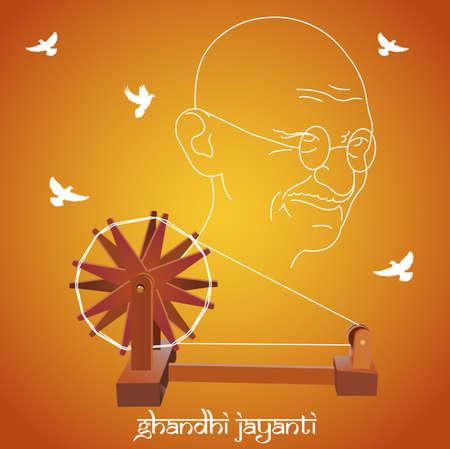Gandhi Jayanti background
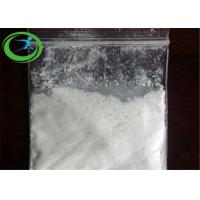 Wholesale 33818-15-4 Nootropic Powder Brain Supplement Raw Steroid Powders Citicoline Sodium from china suppliers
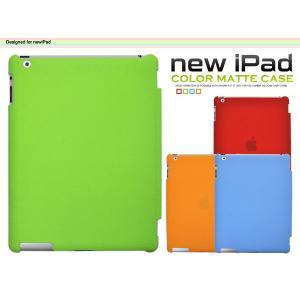 iPad3/iPad4(アイパッド4)用 カラーマットケース|wil-mart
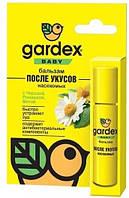 Бальзам Gardex Baby после укусов насекомых 7 мл (4640016741052)
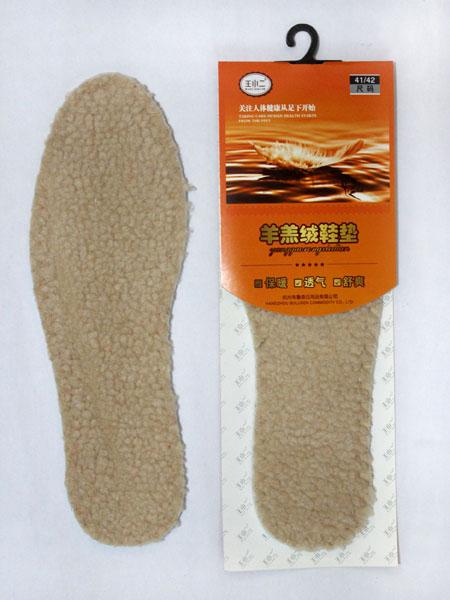 羊羔绒鞋垫
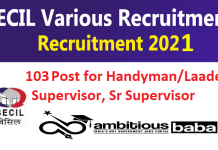 BECIL Recruitment 2021 : 103 Post for Handyman/Laader, Supervisor, Sr Supervisor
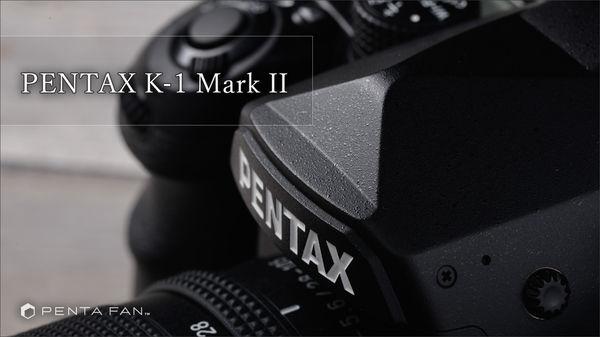 PENTAX K-1 Mark II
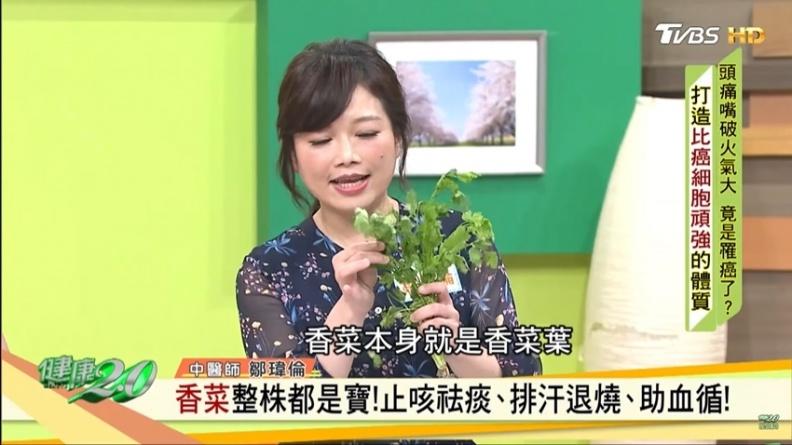 香菜是最強食療、解毒食物!香菜、洋香菜哪個功效更好?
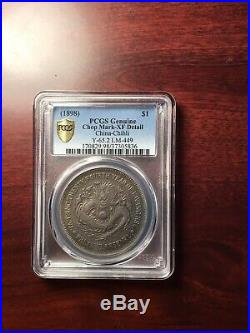 1898 CHINA Dragon Dollar LM-449 silver coin PCGS XF Details RARE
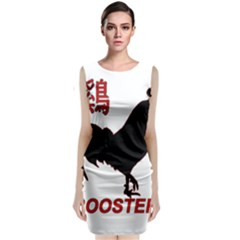 Year of the Rooster - Chinese New Year Sleeveless Velvet Midi Dress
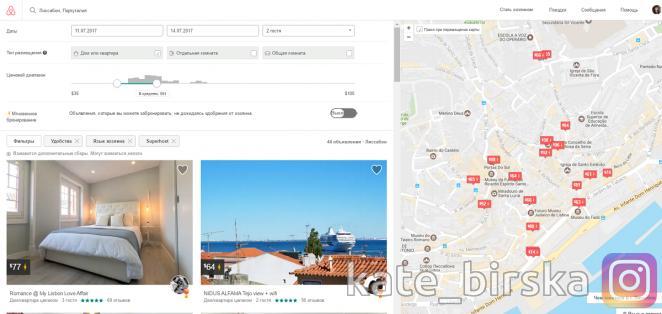 Поиск апартаментов на AirBnB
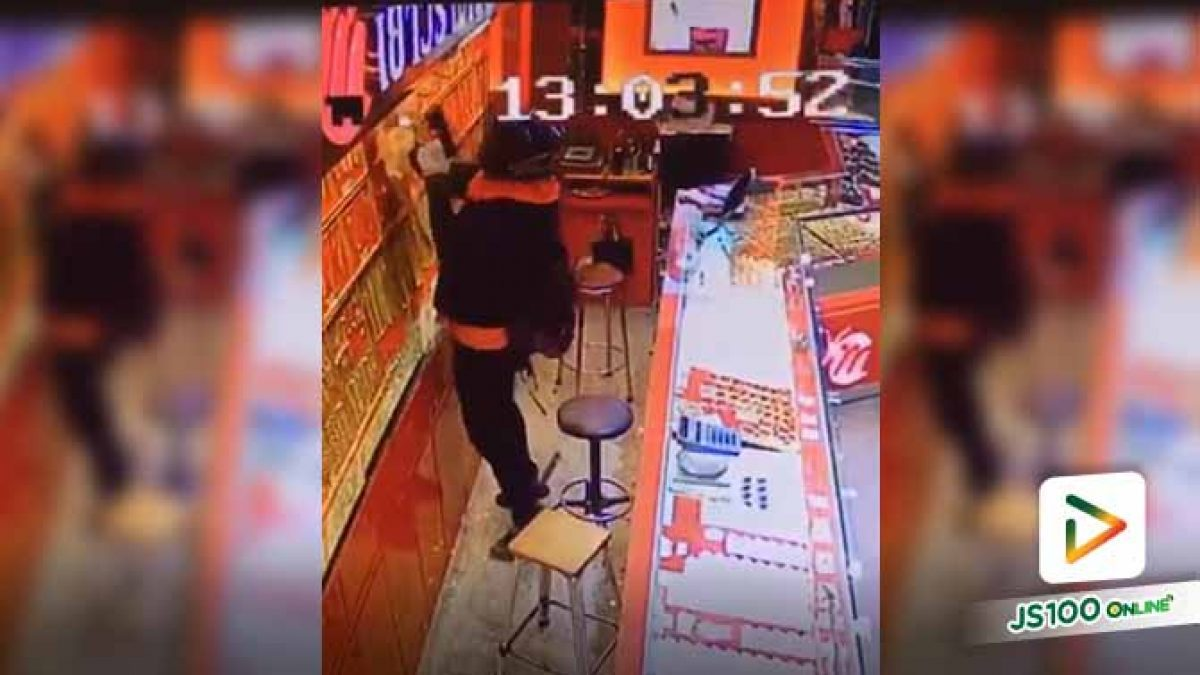 โจรบุกปล้นร้านทองกลางเมืองสุพรรณบุรี ได้ทองรูปพรรณไปกว่า 30 บาท ก่อนหลบหนี (25/09/2019)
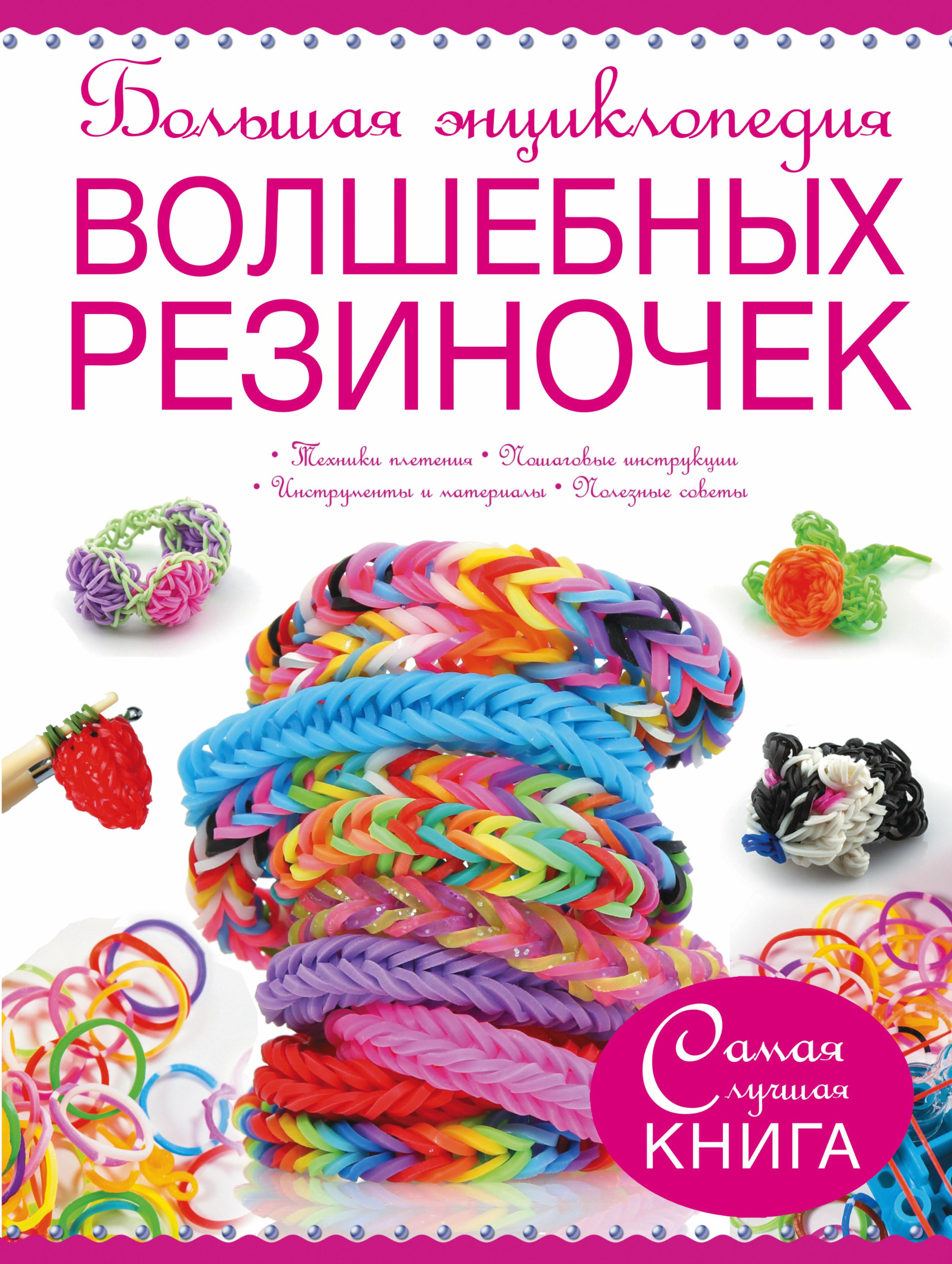 Самая лучшая книга о шитье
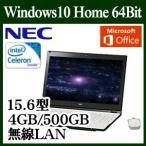 今だけポイント2倍 あすつく ノートPC NEC PC-SN16CJSA9-2 Windows10 Celeron A4ノート ブルートゥース ワイヤレスマウス 4GB LAVIE 500GB 15.6型 ホワイト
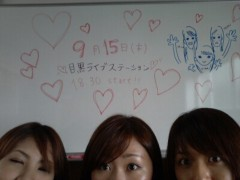 鈴木日和子 公式ブログ/*live* 画像3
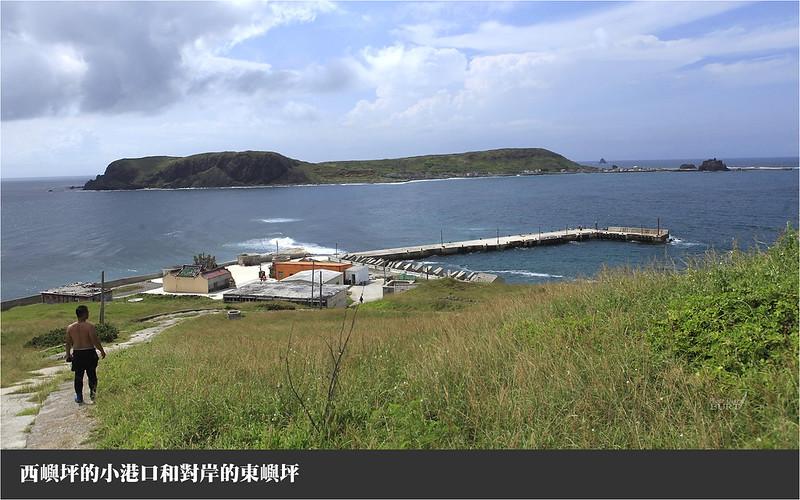 西嶼坪和對岸的東嶼坪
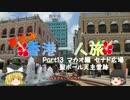 【ゆっくり】夏休み香港一人旅 part13 マカオ編 セナド広場など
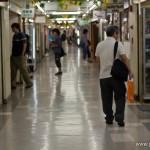 Nakano Broadway à Tokyo - Otaku, Geek (6)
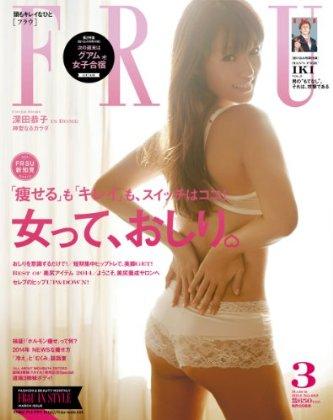 深田恭子おしりFRAU表紙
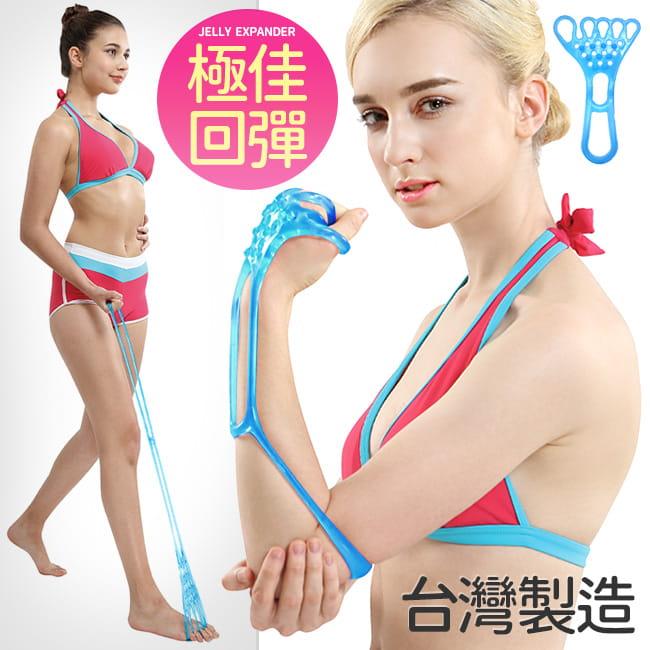 台灣製造!!五指型QQ果凍拉力繩   果凍繩彈力繩 1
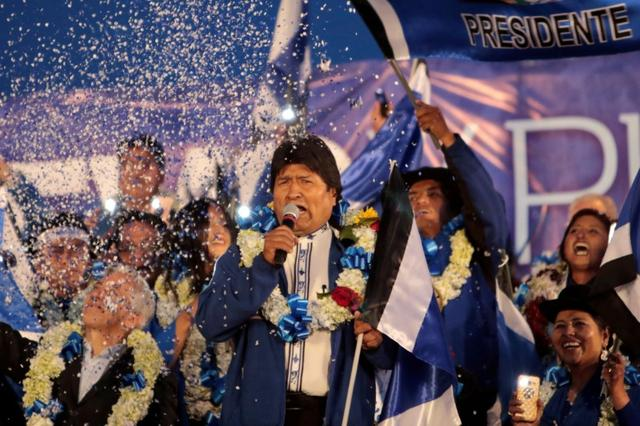 FILE PHOTO: Bolivia's President and current presidential candidate for the Movement for Socialism (MAS) party Evo Morales speaks during a closing campaign rally in El Alto, Bolivia October 16, 2019. REUTERS/Manuel Claure/File Photo
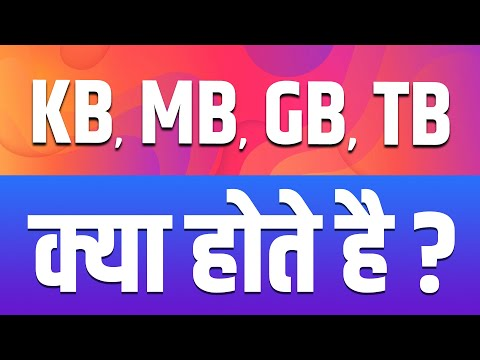 What is KB, MB, GB, TB in internet? | hindi |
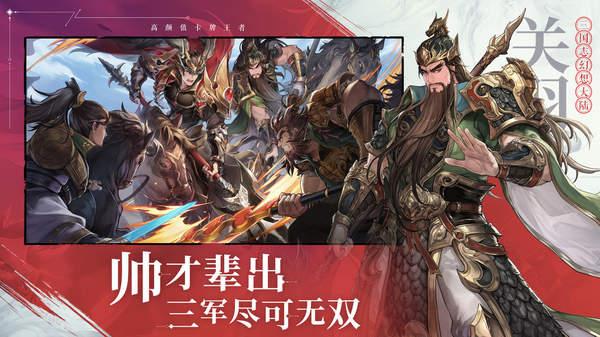 三国志幻想大陆新版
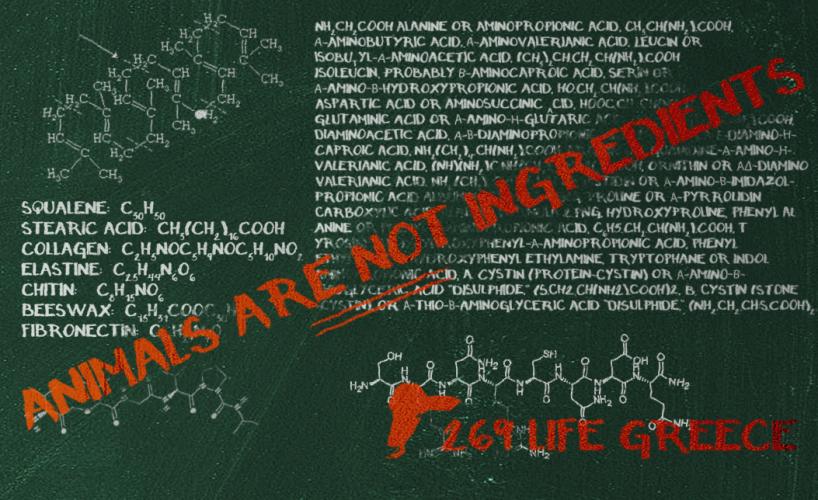 Ζωικά συστατικά που περιέχονται στα καλλυντικά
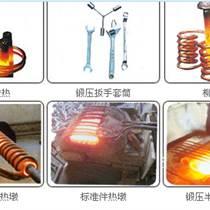 風機鉚釘加熱專用高頻感應加熱設備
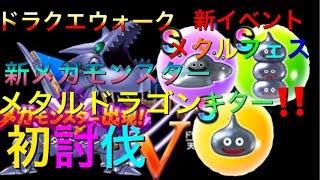【ドラクエウォーク】新メガモンスター「メタルドラゴンキター!!初討伐」「新イベント メタルフェス」【DQW 】【DQウォーク】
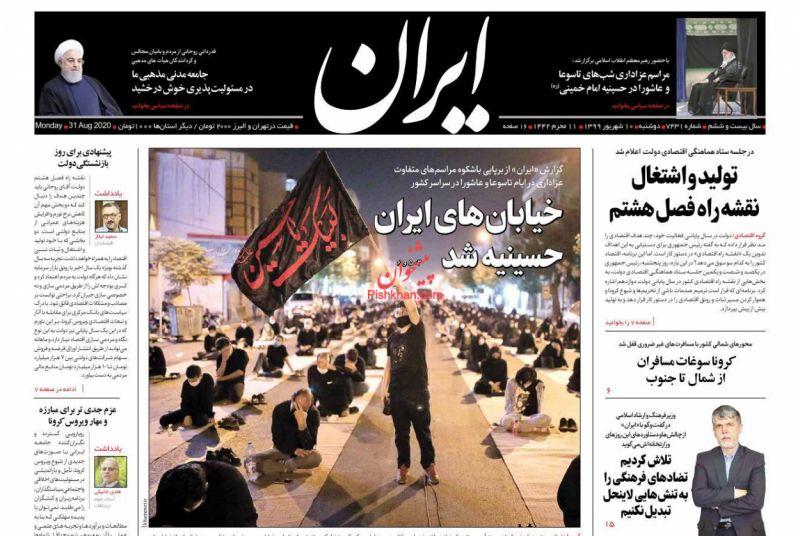 عناوین اخبار روزنامه ایران در روز دوشنبه ۱۰ شهريور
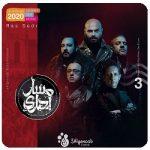 Masar egbary 3alganoob music festival red sea egypt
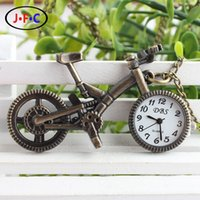 Dress bicycle pocket watch - Personality lovely childhood bicycle silver pocket watch Keychain watch list bronze YS052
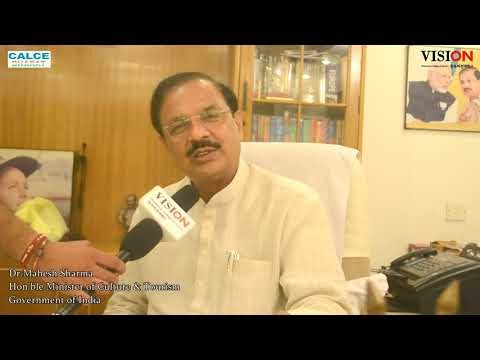 Dr.Mahesh Sharma, Minister of Culture, Govt. of India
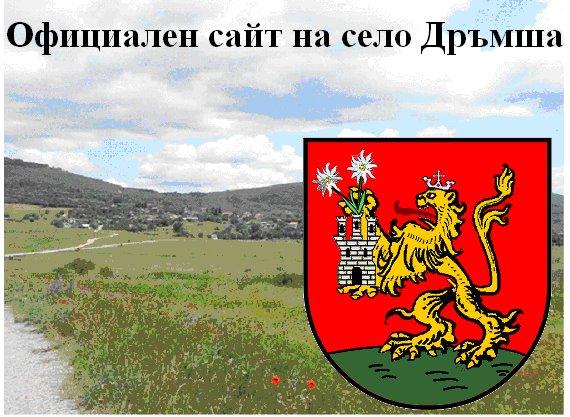 Официален сайт на село Дръмша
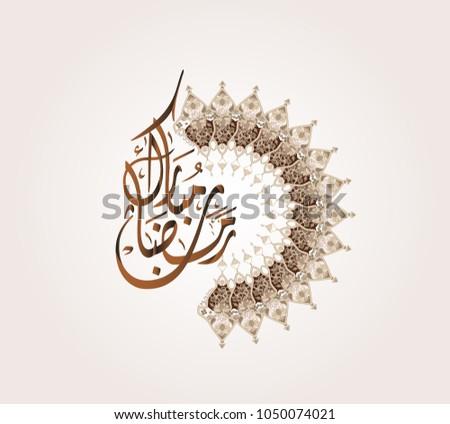 Ramadan Kareem Greeting vector file in arabic free hand write with a modern lantern for Ramadan wishing and design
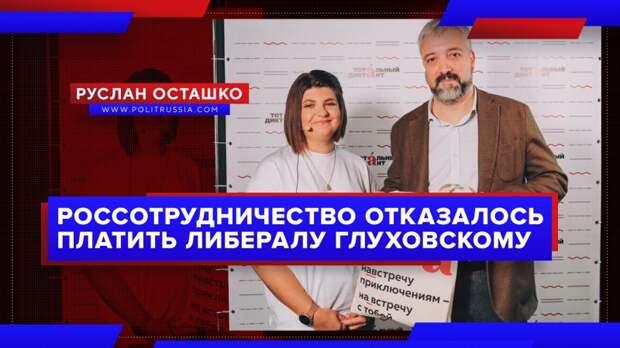 Россотрудничество отказалось платить деньги либералу Глуховскому, не считающему Крым нашим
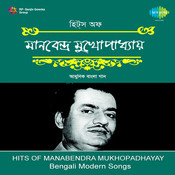 Hits Of Manabendra Mukherjee Songs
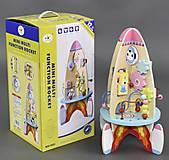 Деревянная игрушка «Ракета», С23214, купить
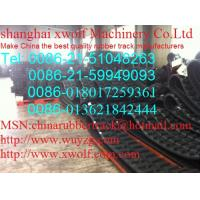 China Factory direct sales of construction machinery rubber track, rubber fast on sale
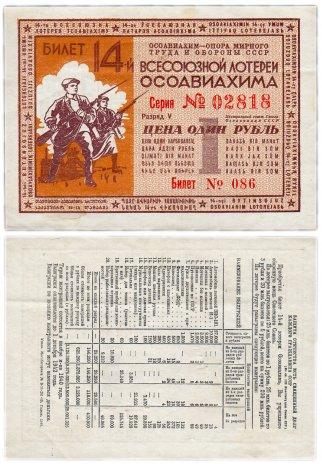 купить Лотерейный Билет 14-й Всесоюзной Лотереи ОСОАВИАХИМА 1 рубль 1940 (разряд V)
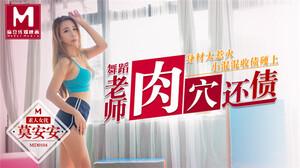 九州娛樂-T.楊恩在季後賽第7度單場得分破30分以上,史上季後賽新鮮人的最多紀錄。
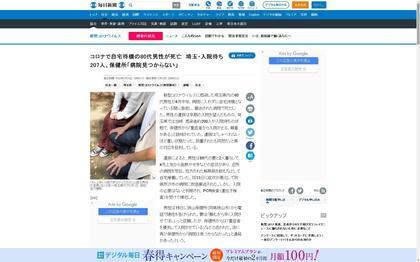 200510_mainichi_100_1.JPG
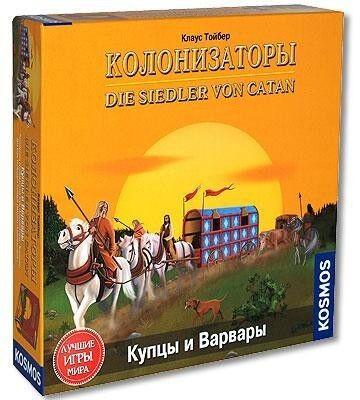 Магазин настольных игр Hobby World Настольная игра «Колонизаторы. Купцы и варвары» - фото 1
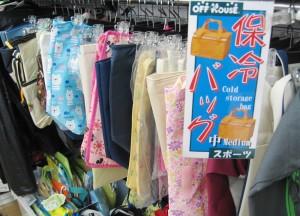 食中毒対策に保冷バッグを!!|名古屋・三河の総合リサイクルショップ オフハウス三河安城店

####################

* _YOUR TASK_:
Return, exactly as they stand, the lines above from the one with "PENTAX K-1 Mark II" to the one with "part13 マカオ編 セナド広場など", omitting any pictures among them.

* _SOLUTION TO THE EXERCISE_:
 PENTAX K-1 Mark II
 香菜是最強食療、解毒食物!香菜、洋香菜哪個功效更好?
 1898 CHINA Dragon Dollar LM-449 silver coin PCGS XF Details RARE
 Year of the Rooster - Chinese New Year Sleeveless Velvet Midi Dress
 Поиск апартаментов на AirBnB
 โจรบุกปล้นร้านทองกลางเมืองสุพรรณบุรี ได้ทองรูปพรรณไปกว่า 30 บาท ก่อนหลบหนี (25/09/2019)
 Самая лучшая книга о шитье
 今だけポイント2倍 あすつく ノートPC NEC PC-SN16CJSA9-2 Windows10 Celeron A4ノート ブルートゥース ワイヤレスマウス 4GB LAVIE 500GB 15.6型 ホワイト
 鈴木日和子 公式ブログ/*live* 画像3
 西嶼坪和對岸的東嶼坪
 【ゆっくり】夏休み香港一人旅 part13 マカオ編 セナド広場など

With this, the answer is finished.